In contrast to my love for trashy reality television, there is the more mature side of me that seeks learn from a competition-based show that requires a particular set of skills and criticize contestants like I know what I am talking about. This seems to be a very common thing to happen in cooking competitions. While others chose, shows like Top Chef or Hell’s Kitchen, I have a preference towards Chopped Junior and The Great British Baking Show. There is something about watching kids under the age of 12 getting anxious and stressed out, making mistakes, and being catty off camera that is so enjoyable for me. Granted, they are cooking dishes beyond my skill level so I have no place to make fun from the comfort of my home, but it never stops me from putting in my two cents. When making fun of children grows tiring, The Great British Baking Show is never one to disappoint.

In contrast to many cooking competitions in the United States, there is no reward when a contestant wins and they have no professional experience, they are all hobby bakers. The rules of the reality show are also vastly different than those that you would typically see in the States. The pure nature and contestant interaction is also considerably different, contestants will help each other out even when the competition is tight. The comradery is quite refreshing and the interaction between the hosts, judges and contestants is always cheeky. Unfortunately, another network bought the show from BBC causing the hosts and one of the judges to leave - there is doubt if the show will still be same. Another reality series that I enjoy acting like an authority of and criticize contestants is Naked and Afraid. I am especially critical when they start to sanitize water. If you have not seen any of these shows, I highly recommend them.

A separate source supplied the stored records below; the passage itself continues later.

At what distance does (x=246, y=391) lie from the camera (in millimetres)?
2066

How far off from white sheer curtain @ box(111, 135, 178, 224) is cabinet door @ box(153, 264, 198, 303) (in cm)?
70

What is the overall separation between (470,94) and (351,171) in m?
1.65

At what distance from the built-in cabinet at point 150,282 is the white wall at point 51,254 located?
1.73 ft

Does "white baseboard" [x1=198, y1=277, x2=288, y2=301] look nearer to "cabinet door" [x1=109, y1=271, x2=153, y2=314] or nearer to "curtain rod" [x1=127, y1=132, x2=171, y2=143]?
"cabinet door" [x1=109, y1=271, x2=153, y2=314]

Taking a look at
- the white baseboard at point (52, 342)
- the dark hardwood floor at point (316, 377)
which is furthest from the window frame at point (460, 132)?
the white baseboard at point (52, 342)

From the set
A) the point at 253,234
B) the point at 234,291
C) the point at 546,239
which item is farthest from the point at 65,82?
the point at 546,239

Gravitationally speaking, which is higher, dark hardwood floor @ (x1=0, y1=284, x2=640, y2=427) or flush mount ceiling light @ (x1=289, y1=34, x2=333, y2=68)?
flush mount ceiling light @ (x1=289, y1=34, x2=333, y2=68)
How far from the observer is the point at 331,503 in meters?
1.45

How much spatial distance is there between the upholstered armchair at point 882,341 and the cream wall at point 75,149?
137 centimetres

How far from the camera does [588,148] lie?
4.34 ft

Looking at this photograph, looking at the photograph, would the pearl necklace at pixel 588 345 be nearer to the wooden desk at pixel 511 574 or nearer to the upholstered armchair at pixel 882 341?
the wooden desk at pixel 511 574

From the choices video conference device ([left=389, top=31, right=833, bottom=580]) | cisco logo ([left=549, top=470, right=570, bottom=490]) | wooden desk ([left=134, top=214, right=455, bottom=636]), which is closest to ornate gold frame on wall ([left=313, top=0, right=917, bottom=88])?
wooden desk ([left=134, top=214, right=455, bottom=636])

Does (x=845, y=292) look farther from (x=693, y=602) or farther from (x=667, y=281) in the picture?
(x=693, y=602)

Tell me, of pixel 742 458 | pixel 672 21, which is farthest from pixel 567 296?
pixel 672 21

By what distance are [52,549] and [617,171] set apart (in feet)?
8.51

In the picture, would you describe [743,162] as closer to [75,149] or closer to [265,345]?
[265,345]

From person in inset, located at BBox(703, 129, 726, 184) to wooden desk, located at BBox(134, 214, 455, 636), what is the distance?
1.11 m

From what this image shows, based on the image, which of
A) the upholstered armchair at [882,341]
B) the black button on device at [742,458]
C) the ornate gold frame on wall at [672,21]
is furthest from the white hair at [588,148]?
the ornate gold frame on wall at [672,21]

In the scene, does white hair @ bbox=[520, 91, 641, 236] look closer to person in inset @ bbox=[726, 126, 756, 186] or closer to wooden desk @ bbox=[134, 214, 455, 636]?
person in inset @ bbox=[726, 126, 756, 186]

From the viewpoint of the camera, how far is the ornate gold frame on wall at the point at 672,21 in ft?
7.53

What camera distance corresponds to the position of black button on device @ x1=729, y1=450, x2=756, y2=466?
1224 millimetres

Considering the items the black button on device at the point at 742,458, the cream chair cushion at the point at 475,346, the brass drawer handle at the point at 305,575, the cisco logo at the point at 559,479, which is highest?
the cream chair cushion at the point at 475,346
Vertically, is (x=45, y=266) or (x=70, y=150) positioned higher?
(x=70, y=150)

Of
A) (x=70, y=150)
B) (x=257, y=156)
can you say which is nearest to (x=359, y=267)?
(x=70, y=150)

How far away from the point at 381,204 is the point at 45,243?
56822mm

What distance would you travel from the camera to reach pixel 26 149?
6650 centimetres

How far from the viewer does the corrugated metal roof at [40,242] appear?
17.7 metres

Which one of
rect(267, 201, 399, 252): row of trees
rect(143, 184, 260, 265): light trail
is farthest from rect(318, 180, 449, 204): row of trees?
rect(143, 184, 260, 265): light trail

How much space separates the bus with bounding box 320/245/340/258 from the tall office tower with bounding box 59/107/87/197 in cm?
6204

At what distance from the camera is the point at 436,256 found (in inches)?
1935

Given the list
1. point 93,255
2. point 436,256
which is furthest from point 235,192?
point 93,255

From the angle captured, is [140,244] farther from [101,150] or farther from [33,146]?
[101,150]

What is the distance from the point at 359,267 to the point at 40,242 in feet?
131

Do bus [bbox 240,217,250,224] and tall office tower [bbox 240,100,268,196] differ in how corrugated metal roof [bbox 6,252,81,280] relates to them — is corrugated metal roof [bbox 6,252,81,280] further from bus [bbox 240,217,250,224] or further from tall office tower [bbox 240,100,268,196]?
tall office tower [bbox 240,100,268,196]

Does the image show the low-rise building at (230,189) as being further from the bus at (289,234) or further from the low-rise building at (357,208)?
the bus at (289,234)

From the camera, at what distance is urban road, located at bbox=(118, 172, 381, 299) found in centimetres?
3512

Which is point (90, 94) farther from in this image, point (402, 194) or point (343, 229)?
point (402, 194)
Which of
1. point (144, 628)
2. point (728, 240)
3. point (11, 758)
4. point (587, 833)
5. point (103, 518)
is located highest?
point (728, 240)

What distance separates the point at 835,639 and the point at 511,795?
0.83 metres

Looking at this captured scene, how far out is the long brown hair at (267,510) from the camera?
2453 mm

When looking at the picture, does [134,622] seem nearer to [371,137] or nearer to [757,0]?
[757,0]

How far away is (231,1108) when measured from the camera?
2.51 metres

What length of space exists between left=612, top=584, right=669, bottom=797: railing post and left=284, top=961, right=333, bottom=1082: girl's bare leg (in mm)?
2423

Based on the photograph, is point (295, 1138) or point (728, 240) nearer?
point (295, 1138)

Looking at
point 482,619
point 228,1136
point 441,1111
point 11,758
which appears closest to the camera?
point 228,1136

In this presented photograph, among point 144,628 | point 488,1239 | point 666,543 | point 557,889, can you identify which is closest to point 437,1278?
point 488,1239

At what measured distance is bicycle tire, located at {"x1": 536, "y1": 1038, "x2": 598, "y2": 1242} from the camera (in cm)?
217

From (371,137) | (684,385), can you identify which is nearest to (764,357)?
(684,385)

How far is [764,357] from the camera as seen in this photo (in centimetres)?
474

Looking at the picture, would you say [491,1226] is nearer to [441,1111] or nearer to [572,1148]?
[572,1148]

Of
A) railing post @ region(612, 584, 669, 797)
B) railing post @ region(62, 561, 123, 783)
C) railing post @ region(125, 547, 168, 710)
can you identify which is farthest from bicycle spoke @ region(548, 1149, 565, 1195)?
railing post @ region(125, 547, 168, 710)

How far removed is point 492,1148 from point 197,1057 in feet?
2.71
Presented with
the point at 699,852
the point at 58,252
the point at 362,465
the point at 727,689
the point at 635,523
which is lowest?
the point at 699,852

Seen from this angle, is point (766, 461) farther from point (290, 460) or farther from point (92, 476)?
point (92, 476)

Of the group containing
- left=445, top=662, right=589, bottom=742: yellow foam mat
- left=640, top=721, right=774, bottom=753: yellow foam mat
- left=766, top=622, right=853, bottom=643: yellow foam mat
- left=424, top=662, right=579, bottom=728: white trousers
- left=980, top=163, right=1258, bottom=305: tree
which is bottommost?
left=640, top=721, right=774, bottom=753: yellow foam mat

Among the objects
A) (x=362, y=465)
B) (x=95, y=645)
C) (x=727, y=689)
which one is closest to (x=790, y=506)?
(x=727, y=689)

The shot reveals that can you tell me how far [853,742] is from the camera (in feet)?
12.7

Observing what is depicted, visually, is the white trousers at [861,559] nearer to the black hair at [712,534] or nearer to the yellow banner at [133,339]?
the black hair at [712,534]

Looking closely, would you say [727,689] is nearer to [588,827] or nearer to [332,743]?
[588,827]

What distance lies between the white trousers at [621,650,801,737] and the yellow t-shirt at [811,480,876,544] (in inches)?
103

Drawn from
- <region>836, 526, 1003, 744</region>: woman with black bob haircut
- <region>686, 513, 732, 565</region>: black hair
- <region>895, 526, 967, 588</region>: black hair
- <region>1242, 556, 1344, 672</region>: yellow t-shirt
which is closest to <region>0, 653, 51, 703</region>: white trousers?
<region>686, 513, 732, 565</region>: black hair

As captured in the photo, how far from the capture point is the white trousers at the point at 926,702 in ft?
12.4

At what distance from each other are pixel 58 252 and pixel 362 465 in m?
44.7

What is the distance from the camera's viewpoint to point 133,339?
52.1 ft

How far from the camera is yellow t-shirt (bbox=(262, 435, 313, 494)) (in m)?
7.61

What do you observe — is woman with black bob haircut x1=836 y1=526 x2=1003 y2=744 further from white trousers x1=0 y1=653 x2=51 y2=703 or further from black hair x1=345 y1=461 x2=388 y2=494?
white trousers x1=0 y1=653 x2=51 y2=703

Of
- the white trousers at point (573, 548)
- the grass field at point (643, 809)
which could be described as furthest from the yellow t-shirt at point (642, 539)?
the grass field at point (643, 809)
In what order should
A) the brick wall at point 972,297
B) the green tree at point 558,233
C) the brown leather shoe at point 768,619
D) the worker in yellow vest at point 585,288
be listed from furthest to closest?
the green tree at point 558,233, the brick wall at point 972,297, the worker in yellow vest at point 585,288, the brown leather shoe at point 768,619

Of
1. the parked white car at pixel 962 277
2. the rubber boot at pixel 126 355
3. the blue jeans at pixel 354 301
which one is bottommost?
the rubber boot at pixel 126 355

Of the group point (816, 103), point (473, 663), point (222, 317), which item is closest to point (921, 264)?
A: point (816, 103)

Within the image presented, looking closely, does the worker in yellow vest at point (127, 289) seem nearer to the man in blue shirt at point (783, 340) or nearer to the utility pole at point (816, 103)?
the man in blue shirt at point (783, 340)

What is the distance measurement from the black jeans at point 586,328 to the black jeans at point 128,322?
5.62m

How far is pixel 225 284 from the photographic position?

While the series presented above fit into my desired criteria in some way or another, there are a few others that do not fit perfectly into my description. MTV’s True Life series, “True Life: I am an albino” is my all time favorite episode, and TLC’s My Strange Addiction are two that do not quite fit my criteria, but still are noteworthy. In the end, if you are going to waste your time in front of a TV, give some of these reality television series a chance.